Yo crecí entonces como el árbol, siendo la rama abierta, la hoja que cae, la otra que se queda para separarse en el aire, el tronco común que soporta el desmadre. Fue al oriente en la colonia Azteca si quieres que precise. El río San Marcos en tiempos de lluvias es el yacusi de chicos y grandes, el resto de año pertenece a los marranos.
Quiero la historia de un árbol que creció torcido, y un ave aprovechó su rama para hacer su nido. Junto al río sobre los juncos.
Por lo pronto está una mañana para leer los diarios junto a la mesa de un padre que llena crucigramas y algunas preguntas, dos ventanas al norte y al sur en esta puesta en escena y dispuesta la merienda, con madre y todo, el par de juguetones niños que comparten su día de vacaciones y todo iba bien. El vecino tiene la tele muy fuerte el sonido. Recuerdo que un día estuvieron a punto de atropellarlo.
Esto quisieras: Una escuela pública, una maestra buena de ojos grandes que descubre despacio al muchacho hace apenas unas horas, y el bigote incipiente de él, la lucha armada todavía entre sus juguetes y el papel de la amiga que le propone una tarde, una cita. Y no entiende. Muchos años después te arrepiente.
Creces viendo cómo se oxida tu vieja bicicleta a la intemperie en el patio. La mirada de la niña aquella que viste toda tu vida de lejos y ya casados, cada uno por su parte, sabes dónde vive y toda la cosa, así ocurre siempre. Y un día ya grande encuentras un cacharro de lo que un día fue tu plato enterrado en un jardín. Y la vida sigue como quien dice.
Escuchas la música por mientras, vas al juego, y se corrompe esta realidad y a pedradas los jóvenes aventurados quebraron el parabrisas y vete a esa otra parte, a donde haya una grieta, un bache donde guarecerte sin ver con Sor Juana “sois la ocasión de lo mismo que culpáis”. Los jóvenes corren perseguidos por el libre 17 y se pierden en la sombra de las calles al sur de la ciudad, al poniente, al oriente.
Nunca sabrás a ciencia cierta quién derribó el árbol que sembraste con tu padre en el límite del patio, si la soledad mató el producto de las aves que no volvieron a verse en el centro de la ciudad, que de a poco olvidaste.
Apenas ves afuera y te cambiaron el equipo local y nadie pidió un cambio, y se secó el río, la luna esa de enero se empañó de luces, luminarias de la nueva estación de gasolina que te trajo de noche, el ruido y el silencio que le sigue a la llegada de un tráiler en la madrugada frente a una Escuela Secundaria y un Oxxo y una Guadalajara frente a frente.
En la confusión alguien vendió el vecindario y vivimos en la periferia, y quería un árbol pero el desarrollo de los ricos arrasó con todo para efectos del negocio que es vender la tierra de nadie, que debió ser del ave, del correcaminos en extinción, de la liebre, la tusa, la cascabel, la víbora prieta y miles de animales que perecieron en su lucha contra la causa local.
Yo crecí entonces como el árbol, siendo la rama abierta, la hoja que cae, la otra que se queda para separarse en el aire, el tronco común que soporta el desmadre, al oxígeno, el bióxido de carbono, el ácido ribonucleico, la neta del planeta, la sombra, la madera olorosa, el fruto, la casa de madera, el escritorio de la vieja maestra, el muro, el pizarrón, el crucifijo, el retablo, la balsa del sálvese quien pueda de esta patria.
Quise bastante a ese árbol durante la infancia hasta la adolescencia en que lo cortaron.
Ante la devastación del silencio, la ruta permitida es esta voz que reclama en el desierto.

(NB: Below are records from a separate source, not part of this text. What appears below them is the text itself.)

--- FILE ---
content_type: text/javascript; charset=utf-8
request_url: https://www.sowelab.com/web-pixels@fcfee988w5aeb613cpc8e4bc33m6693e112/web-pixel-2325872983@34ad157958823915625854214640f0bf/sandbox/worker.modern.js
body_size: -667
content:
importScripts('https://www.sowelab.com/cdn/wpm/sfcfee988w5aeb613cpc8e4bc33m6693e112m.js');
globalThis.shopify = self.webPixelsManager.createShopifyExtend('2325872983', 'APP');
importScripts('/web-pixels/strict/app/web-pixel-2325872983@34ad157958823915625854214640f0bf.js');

Blues: música para acallar el ruidoso silencio. Entre la banda que canta las rolas en la calle, se habla de la historia de un árbol que creció torcido.
Desde aquí se puede ver entre el humo un perro al fondo de la calle. Su queja va más a allá de cualquier ladrido. La base de estas casas se humedeció con las lluvias. La noche es larga y triste como otras veces.